↓
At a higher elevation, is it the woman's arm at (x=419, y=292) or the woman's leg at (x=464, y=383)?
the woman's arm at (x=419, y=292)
↑
↓
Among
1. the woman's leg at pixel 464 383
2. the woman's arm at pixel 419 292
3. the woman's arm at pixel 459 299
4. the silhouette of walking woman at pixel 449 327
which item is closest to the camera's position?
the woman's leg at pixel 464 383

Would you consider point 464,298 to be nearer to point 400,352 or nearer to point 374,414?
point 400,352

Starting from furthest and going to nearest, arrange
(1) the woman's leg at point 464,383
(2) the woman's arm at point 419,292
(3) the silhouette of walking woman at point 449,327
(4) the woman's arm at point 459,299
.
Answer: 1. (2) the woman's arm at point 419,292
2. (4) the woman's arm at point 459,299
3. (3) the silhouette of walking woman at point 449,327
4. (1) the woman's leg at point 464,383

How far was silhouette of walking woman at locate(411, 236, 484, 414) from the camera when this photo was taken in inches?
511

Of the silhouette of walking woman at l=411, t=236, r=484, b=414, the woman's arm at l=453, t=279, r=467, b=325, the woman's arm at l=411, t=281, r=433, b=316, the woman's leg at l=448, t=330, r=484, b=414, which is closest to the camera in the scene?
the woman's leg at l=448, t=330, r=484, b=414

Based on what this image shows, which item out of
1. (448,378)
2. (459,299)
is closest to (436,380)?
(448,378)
↑
↓
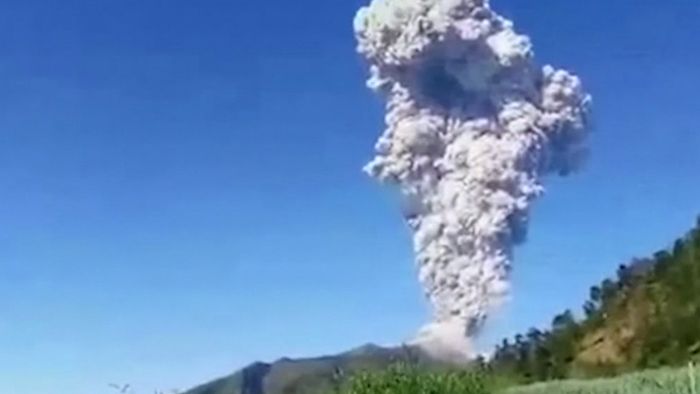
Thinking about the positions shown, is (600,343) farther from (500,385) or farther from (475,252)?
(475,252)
↑
Extract each line of the data above that contains the string "from", treating uppercase and lowercase as different.

Starting from furthest and going to nearest, arrange
How far was silhouette of walking woman at locate(411, 236, 484, 414) from the camera when this photo was taken in inches?
Thinking about the positions shown, is (600,343) farther from (500,385) or farther from (475,252)?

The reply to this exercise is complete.